— INSTRUCTIONS TO FOLLOW —
Line by line, copy the records below exactly and leave the pictures out.

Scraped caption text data
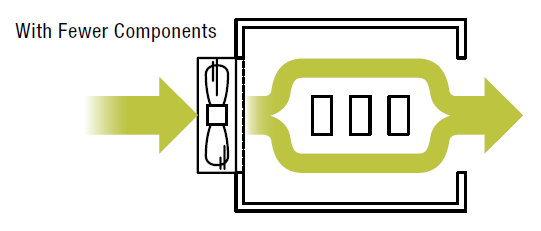 Airflow with fewer components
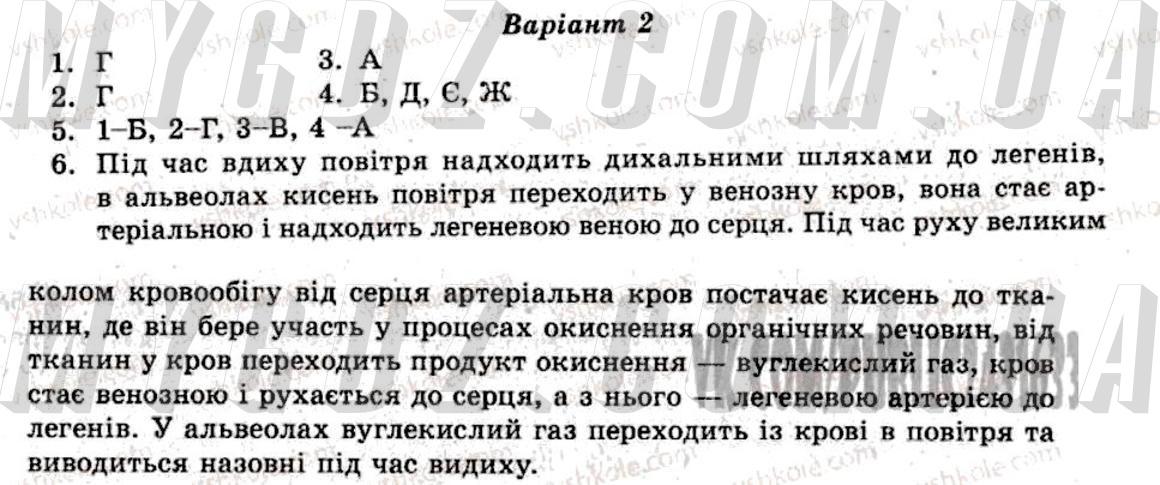 ГДЗ СР6 до тест-контролю з біології Нєчаєва, Журавльова 9 клас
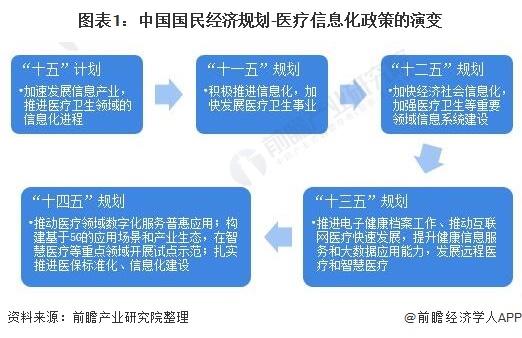 图表1:中国国民经济规划-医疗信息化政策的演变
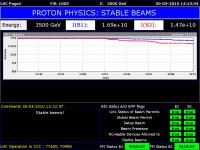 Status LHC-a, stabilni snopovi, FIZIKA !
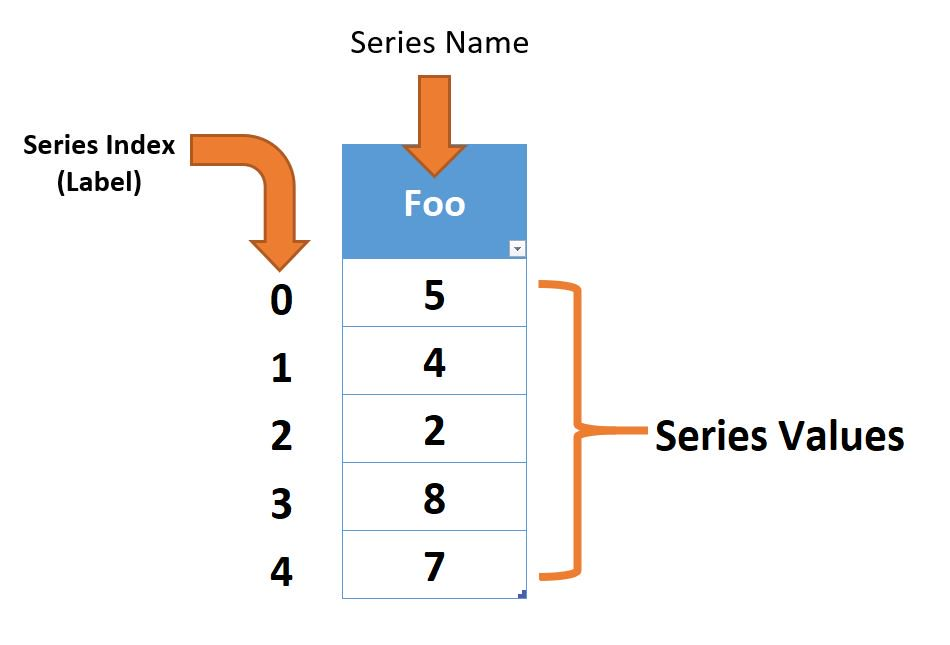 Pandas Series overview Step 2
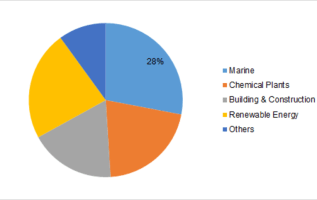 Glass Fiber Reinforced Plastic (GFRP) Market 2019: by Reinforcing Material, by Mechanism, by End Use, by Geography – Global Market Size, Share, Development, Growth, and Demand Forecast 2023 2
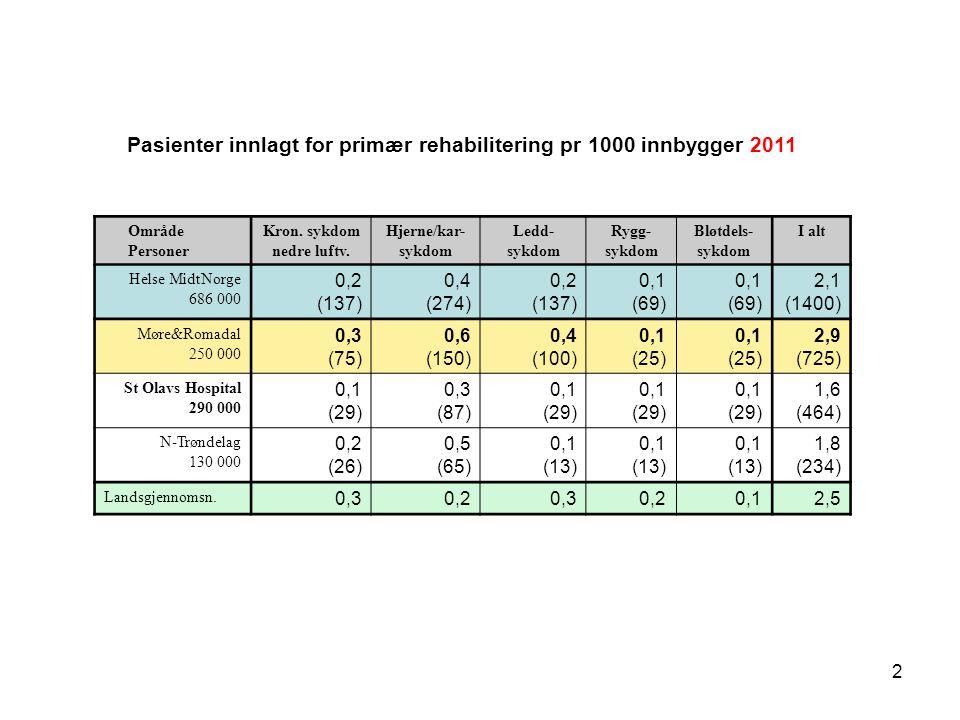 3 Dag og polikliniske rehabiliteringspasienter pr 1000 innbygger i 2011 OmråderFedmeHjertesykdomRyggsykdomAnnen bløt- delssykdom I alt Helse Midt- Norge.
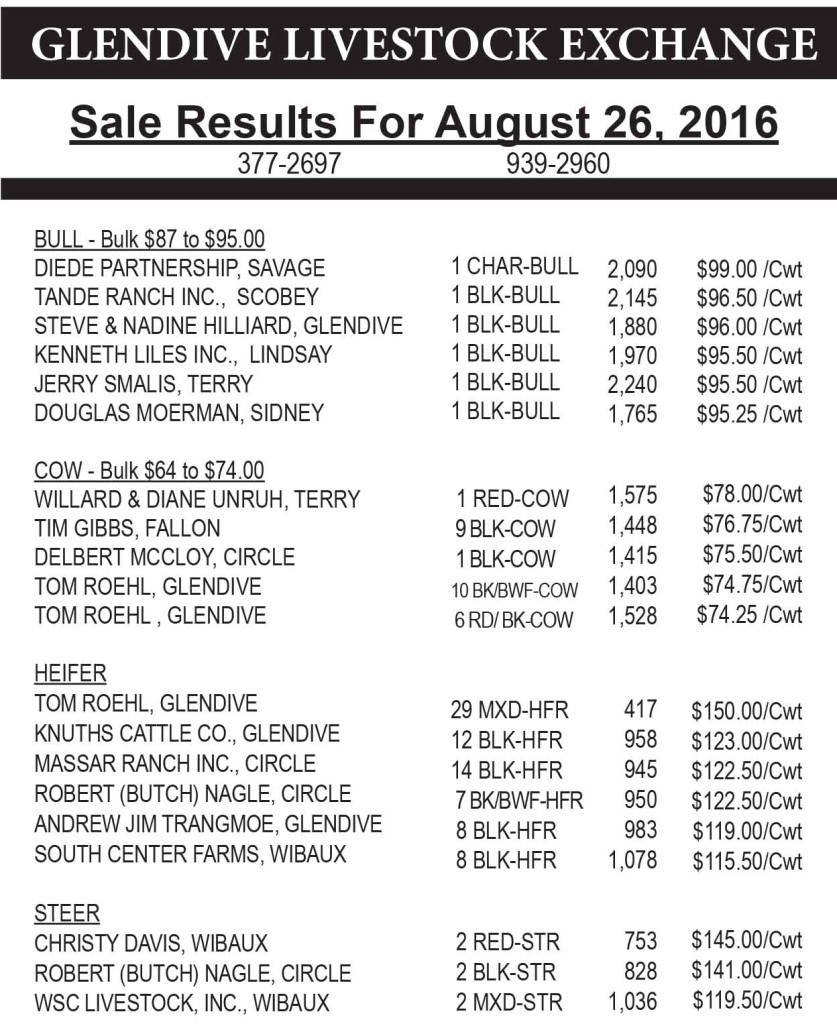 Glendive Livestock sale results August 26, 2016
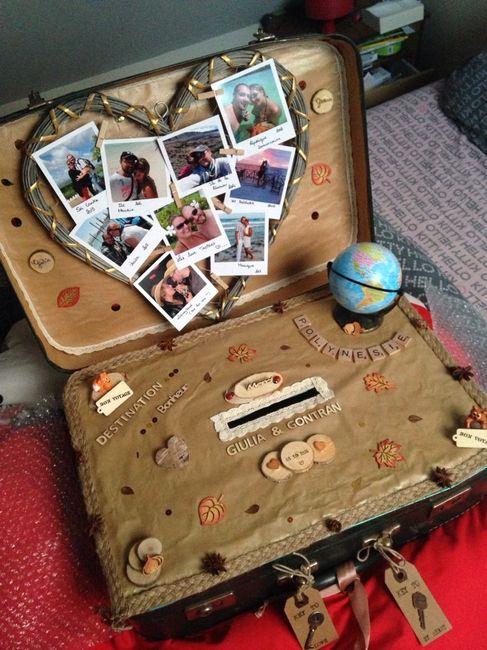 Help d co valise urne d coration forum - Customiser une cagette ...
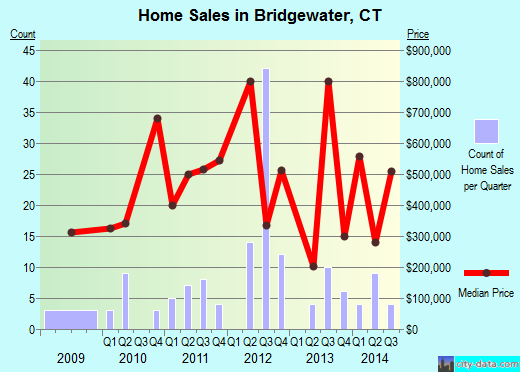 Bridgewater,CT real estate house value index trend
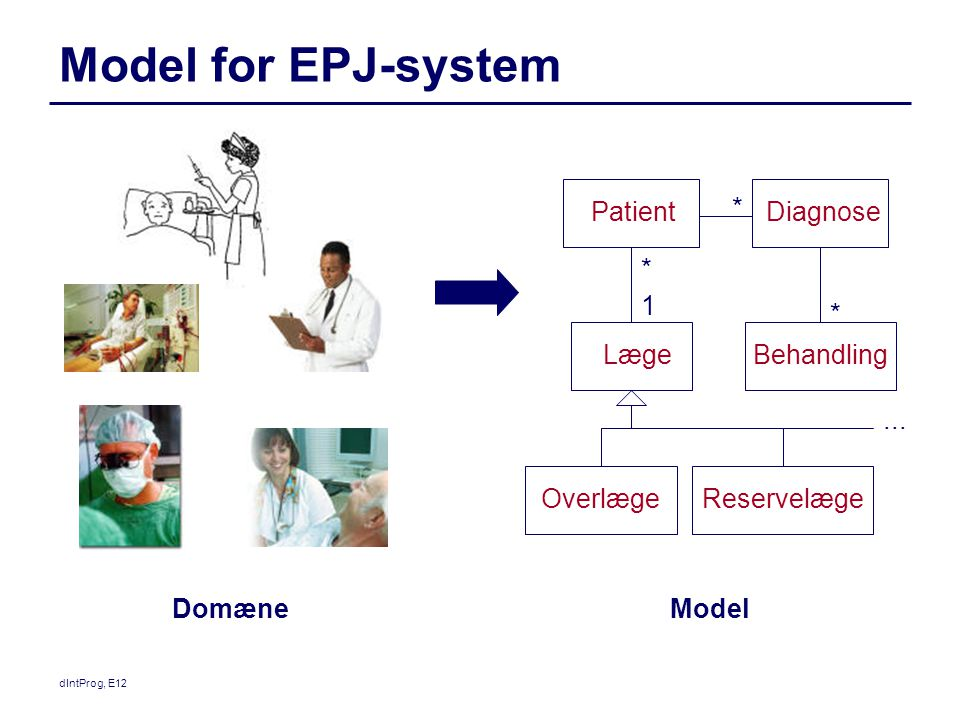 Model for EPJ-system Patient * Diagnose * 1 * Læge Behandling ...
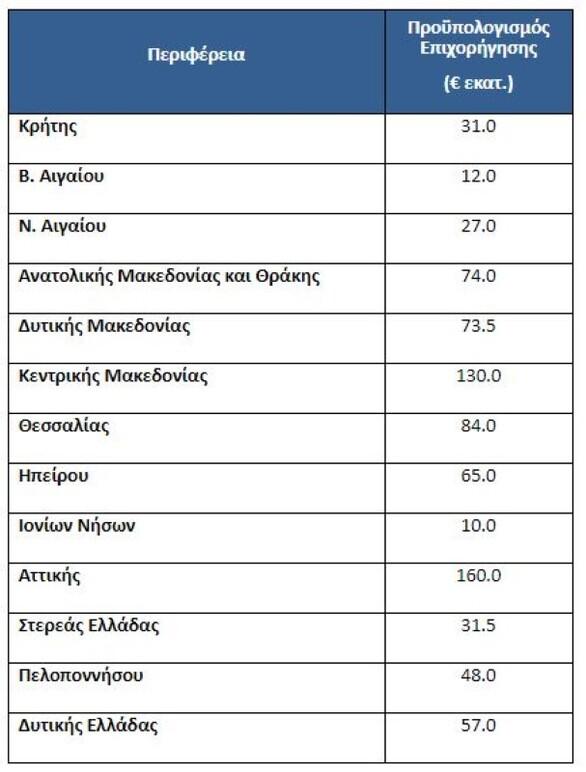 Ξεκινά το «Εξοικονομώ - Αυτονομώ»: Πότε ανοίγουν οι αιτήσεις για τη Δυτική Ελλάδα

— OUTPUT FOR THIS EXERCISE —
 Airflow with fewer components
 ГДЗ СР6 до тест-контролю з біології Нєчаєва, Журавльова 9 клас
 图表1:中国国民经济规划-医疗信息化政策的演变
 Status LHC-a, stabilni snopovi, FIZIKA !
 Pandas Series overview Step 2
 Glass Fiber Reinforced Plastic (GFRP) Market 2019: by Reinforcing Material, by Mechanism, by End Use, by Geography – Global Market Size, Share, Development, Growth, and Demand Forecast 2023 2
 3 Dag og polikliniske rehabiliteringspasienter pr 1000 innbygger i 2011 OmråderFedmeHjertesykdomRyggsykdomAnnen bløt- delssykdom I alt Helse Midt- Norge.
 Glendive Livestock sale results August 26, 2016
 Help d co valise urne d coration forum - Customiser une cagette ...
 Bridgewater,CT real estate house value index trend
 Model for EPJ-system Patient * Diagnose * 1 * Læge Behandling ...
 Ξεκινά το «Εξοικονομώ - Αυτονομώ»: Πότε ανοίγουν οι αιτήσεις για τη Δυτική Ελλάδα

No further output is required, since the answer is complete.